Request: Beginning with the line that holds "Above or below the weathered" and ending with the last line below, repeat each line exactly, leaving any pictures out.

Given records:
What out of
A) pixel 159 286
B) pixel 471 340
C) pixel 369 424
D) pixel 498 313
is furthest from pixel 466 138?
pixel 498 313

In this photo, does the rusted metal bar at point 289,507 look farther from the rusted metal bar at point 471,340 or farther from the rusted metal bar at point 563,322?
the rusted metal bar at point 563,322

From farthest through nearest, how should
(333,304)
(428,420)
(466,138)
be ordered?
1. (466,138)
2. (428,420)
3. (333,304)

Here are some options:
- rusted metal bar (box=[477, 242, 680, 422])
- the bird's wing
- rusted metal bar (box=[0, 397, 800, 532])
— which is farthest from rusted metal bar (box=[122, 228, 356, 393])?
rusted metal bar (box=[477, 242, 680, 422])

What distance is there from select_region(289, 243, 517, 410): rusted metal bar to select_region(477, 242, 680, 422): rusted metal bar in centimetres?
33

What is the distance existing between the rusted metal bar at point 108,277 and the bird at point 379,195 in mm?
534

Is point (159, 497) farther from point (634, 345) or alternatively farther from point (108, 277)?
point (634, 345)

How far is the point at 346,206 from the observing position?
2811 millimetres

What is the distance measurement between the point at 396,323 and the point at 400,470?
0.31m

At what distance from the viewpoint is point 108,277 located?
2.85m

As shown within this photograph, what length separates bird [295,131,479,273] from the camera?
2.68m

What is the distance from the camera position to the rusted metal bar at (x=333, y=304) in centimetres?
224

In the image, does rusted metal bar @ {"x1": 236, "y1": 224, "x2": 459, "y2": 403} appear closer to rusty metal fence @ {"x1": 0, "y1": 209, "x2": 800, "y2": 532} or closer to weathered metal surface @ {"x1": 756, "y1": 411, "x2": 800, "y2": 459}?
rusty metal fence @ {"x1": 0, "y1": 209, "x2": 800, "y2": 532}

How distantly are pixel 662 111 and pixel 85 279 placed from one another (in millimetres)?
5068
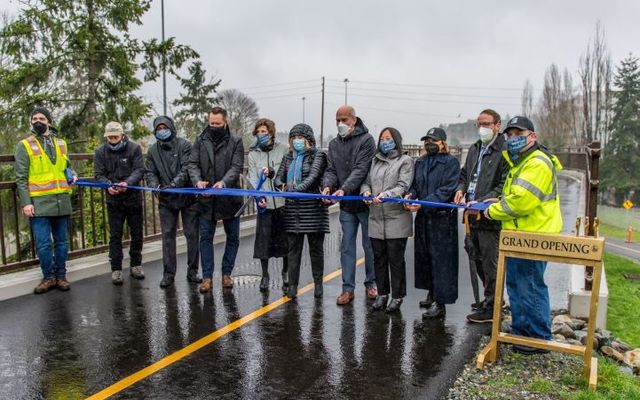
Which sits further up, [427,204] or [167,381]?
[427,204]

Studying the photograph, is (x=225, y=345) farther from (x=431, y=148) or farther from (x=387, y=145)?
(x=431, y=148)

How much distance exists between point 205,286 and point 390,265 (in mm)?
2252

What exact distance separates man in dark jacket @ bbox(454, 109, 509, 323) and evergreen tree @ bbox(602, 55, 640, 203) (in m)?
51.4

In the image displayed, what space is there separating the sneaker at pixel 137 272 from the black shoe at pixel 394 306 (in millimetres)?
3319

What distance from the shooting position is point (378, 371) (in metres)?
4.52

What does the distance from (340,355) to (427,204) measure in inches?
69.0

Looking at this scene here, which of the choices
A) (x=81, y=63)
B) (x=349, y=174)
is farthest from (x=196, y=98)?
(x=349, y=174)

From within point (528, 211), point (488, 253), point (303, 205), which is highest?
point (528, 211)

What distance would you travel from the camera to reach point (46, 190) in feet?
21.6

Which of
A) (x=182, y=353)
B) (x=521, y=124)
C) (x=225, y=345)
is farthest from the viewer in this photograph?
(x=225, y=345)

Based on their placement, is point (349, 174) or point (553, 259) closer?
point (553, 259)

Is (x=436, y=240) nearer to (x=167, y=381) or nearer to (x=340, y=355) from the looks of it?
(x=340, y=355)

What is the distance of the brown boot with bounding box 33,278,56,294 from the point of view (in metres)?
6.60

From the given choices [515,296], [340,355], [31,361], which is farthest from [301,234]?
[31,361]
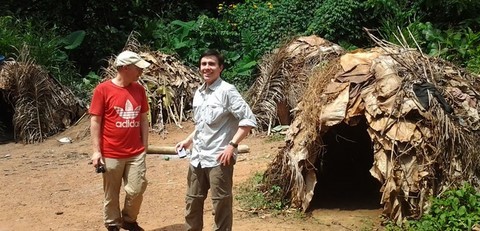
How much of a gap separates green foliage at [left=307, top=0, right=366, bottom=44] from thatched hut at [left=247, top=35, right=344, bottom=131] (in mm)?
1202

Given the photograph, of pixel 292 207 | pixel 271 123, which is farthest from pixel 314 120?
pixel 271 123

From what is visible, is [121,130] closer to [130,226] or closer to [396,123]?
[130,226]

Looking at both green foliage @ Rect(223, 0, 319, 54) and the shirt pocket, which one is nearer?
the shirt pocket

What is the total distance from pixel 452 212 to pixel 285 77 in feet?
17.3

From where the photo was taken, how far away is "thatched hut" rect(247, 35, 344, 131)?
1030 cm

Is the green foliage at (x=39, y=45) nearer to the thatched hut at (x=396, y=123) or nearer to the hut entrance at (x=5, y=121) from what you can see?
the hut entrance at (x=5, y=121)

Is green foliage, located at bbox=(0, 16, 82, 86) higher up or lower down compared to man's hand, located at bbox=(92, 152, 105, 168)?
higher up

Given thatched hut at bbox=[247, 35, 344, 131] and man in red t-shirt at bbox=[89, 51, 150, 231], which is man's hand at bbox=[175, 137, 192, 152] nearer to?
man in red t-shirt at bbox=[89, 51, 150, 231]

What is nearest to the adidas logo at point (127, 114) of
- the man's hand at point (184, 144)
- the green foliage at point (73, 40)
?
the man's hand at point (184, 144)

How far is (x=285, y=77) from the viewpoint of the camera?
10445 millimetres

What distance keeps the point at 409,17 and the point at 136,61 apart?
25.1 feet

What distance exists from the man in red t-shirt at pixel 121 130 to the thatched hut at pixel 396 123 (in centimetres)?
159

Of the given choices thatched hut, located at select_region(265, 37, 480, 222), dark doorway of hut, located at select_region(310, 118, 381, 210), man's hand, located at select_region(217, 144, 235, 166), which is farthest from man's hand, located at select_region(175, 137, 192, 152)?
dark doorway of hut, located at select_region(310, 118, 381, 210)

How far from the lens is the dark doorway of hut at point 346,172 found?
6850mm
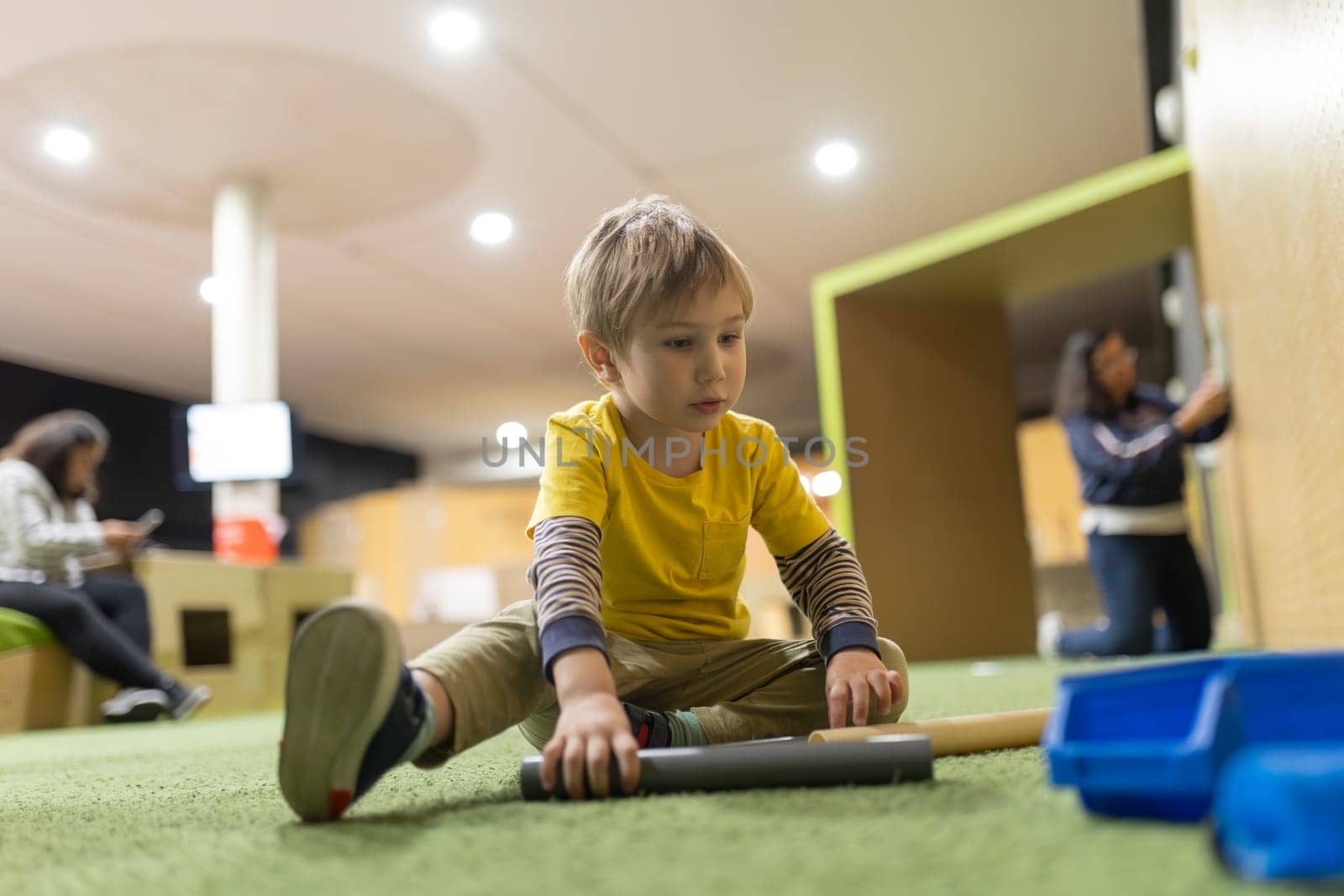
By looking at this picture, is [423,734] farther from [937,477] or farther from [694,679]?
[937,477]

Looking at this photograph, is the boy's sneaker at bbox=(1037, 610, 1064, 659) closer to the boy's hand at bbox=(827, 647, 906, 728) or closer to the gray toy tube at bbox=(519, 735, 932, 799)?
the boy's hand at bbox=(827, 647, 906, 728)

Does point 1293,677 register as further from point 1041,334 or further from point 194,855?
point 1041,334

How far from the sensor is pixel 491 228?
4211mm

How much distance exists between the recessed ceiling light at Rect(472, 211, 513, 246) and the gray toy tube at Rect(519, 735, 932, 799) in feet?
11.9

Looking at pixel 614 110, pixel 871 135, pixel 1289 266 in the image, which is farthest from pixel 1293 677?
pixel 871 135

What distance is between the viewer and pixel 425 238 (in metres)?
4.29

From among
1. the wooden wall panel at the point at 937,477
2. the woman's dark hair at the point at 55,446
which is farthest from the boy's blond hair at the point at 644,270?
the woman's dark hair at the point at 55,446

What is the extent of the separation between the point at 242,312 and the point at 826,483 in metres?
2.04

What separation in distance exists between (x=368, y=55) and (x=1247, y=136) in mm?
2224

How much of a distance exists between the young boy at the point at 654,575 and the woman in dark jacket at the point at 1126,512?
73.0 inches

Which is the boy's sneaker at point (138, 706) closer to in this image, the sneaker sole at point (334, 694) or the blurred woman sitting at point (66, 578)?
the blurred woman sitting at point (66, 578)

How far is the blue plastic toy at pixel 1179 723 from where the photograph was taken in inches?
17.5

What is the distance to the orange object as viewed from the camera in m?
3.58

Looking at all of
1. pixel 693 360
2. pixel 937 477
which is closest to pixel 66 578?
pixel 937 477
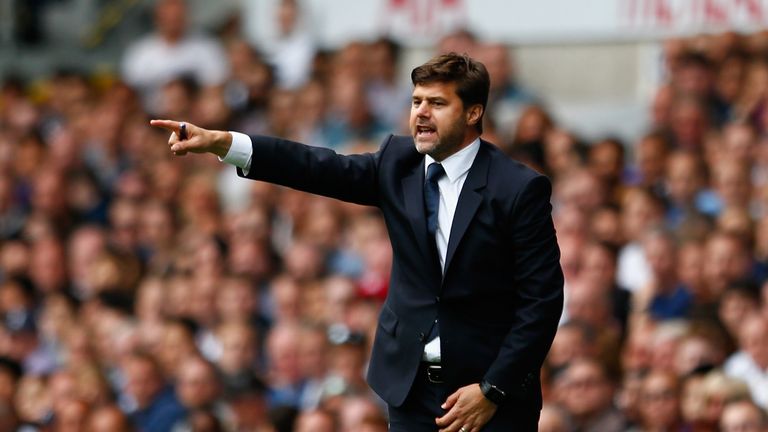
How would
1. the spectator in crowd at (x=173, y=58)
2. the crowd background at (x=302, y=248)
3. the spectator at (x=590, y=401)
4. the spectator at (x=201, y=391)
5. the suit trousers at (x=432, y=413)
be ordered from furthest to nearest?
the spectator in crowd at (x=173, y=58), the spectator at (x=201, y=391), the crowd background at (x=302, y=248), the spectator at (x=590, y=401), the suit trousers at (x=432, y=413)

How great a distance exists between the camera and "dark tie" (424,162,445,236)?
18.7 feet

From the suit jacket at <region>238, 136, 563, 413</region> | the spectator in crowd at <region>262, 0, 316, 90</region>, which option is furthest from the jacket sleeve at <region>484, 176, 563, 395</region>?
the spectator in crowd at <region>262, 0, 316, 90</region>

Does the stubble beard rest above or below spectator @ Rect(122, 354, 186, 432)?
above

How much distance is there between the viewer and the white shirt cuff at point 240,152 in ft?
18.4

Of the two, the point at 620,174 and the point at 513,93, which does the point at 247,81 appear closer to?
the point at 513,93

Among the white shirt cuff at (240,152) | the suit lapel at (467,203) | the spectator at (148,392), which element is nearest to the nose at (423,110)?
the suit lapel at (467,203)

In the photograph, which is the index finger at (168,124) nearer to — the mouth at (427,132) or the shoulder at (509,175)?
the mouth at (427,132)

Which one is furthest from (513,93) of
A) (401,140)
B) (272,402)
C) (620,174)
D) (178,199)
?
(401,140)

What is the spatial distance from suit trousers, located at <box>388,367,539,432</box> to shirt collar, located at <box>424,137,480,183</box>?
63cm

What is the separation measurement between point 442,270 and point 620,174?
205 inches

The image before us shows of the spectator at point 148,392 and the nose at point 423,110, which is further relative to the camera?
the spectator at point 148,392

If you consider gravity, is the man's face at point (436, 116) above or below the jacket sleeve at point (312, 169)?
above

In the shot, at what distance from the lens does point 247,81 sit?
1281 cm

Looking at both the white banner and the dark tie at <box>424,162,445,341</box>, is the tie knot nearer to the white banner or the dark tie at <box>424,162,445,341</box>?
the dark tie at <box>424,162,445,341</box>
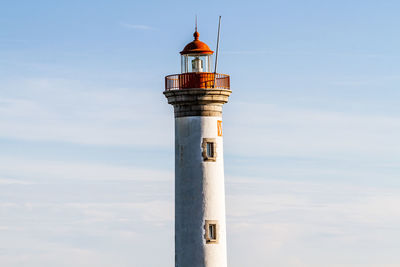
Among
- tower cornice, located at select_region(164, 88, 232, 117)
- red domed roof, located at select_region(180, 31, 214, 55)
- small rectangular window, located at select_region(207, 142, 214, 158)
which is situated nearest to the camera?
tower cornice, located at select_region(164, 88, 232, 117)

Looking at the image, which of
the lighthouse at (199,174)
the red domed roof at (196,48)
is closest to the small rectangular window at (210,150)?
the lighthouse at (199,174)

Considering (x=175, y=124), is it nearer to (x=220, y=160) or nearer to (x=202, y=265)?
(x=220, y=160)

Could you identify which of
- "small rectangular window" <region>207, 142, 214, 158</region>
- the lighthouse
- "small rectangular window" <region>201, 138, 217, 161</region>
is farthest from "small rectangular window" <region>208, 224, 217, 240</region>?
"small rectangular window" <region>207, 142, 214, 158</region>

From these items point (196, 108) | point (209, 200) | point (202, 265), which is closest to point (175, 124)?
point (196, 108)

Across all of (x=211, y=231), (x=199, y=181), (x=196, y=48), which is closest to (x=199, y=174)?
(x=199, y=181)

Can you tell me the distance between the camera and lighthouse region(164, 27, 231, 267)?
43344 mm

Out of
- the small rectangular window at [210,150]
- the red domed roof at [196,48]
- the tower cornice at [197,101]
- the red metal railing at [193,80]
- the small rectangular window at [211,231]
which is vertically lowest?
the small rectangular window at [211,231]

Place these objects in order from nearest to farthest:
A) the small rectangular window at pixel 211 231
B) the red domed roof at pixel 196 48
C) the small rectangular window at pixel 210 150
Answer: the small rectangular window at pixel 211 231, the small rectangular window at pixel 210 150, the red domed roof at pixel 196 48

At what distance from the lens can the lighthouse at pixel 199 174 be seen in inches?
1706

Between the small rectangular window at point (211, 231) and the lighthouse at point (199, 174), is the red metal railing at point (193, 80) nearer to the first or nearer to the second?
the lighthouse at point (199, 174)

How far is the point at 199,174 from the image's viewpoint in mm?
43531

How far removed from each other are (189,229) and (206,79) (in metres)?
7.66

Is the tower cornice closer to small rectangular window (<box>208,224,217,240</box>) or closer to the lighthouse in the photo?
the lighthouse

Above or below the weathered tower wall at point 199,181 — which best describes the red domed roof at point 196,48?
above
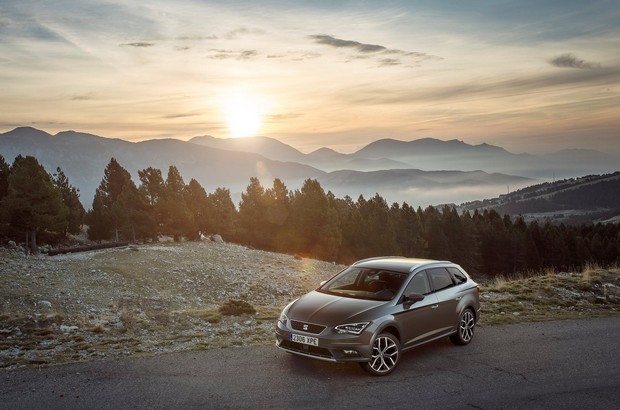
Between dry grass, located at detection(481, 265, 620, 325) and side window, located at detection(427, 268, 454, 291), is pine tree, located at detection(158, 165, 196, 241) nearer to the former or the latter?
dry grass, located at detection(481, 265, 620, 325)

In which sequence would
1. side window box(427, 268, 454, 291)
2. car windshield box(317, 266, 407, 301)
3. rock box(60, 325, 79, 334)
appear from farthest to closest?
rock box(60, 325, 79, 334) → side window box(427, 268, 454, 291) → car windshield box(317, 266, 407, 301)

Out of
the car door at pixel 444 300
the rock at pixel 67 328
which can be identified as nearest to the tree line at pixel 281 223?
the rock at pixel 67 328

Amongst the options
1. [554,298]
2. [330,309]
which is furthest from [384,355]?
[554,298]

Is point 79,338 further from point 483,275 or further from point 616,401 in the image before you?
point 483,275

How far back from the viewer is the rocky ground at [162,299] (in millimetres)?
12273

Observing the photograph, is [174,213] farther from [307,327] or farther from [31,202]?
[307,327]

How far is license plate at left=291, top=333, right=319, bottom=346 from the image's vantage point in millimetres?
9116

In response:
Above or below the weathered tower wall at point 199,181 — which best describes the red domed roof at point 196,48?
above
Between dry grass, located at detection(481, 265, 620, 325) and side window, located at detection(427, 268, 454, 291), is pine tree, located at detection(158, 165, 196, 241) nearer to the former or the latter?
dry grass, located at detection(481, 265, 620, 325)

In which sequence would
1. side window box(427, 268, 454, 291)
2. car windshield box(317, 266, 407, 301)
3. rock box(60, 325, 79, 334)
appear from farthest to closest?
rock box(60, 325, 79, 334) → side window box(427, 268, 454, 291) → car windshield box(317, 266, 407, 301)

Out of
the car door at pixel 444 300
the rock at pixel 67 328
which can be identified as nearest to the tree line at pixel 281 223?
the rock at pixel 67 328

Amongst the options
1. [554,298]
2. [330,309]
which is furthest from [384,355]?
[554,298]

Is point 79,338 further from point 483,275 or further from point 616,401 in the image before you?
point 483,275

How far back from the viewer is the rocky ground at [162,299] (in millimetres)?
12273

Observing the photograph, is [174,213] farther from [307,327] or farther from [31,202]?
[307,327]

How far is license plate at left=291, top=333, right=319, bottom=346 from the image's vantage point in millimetres?
9116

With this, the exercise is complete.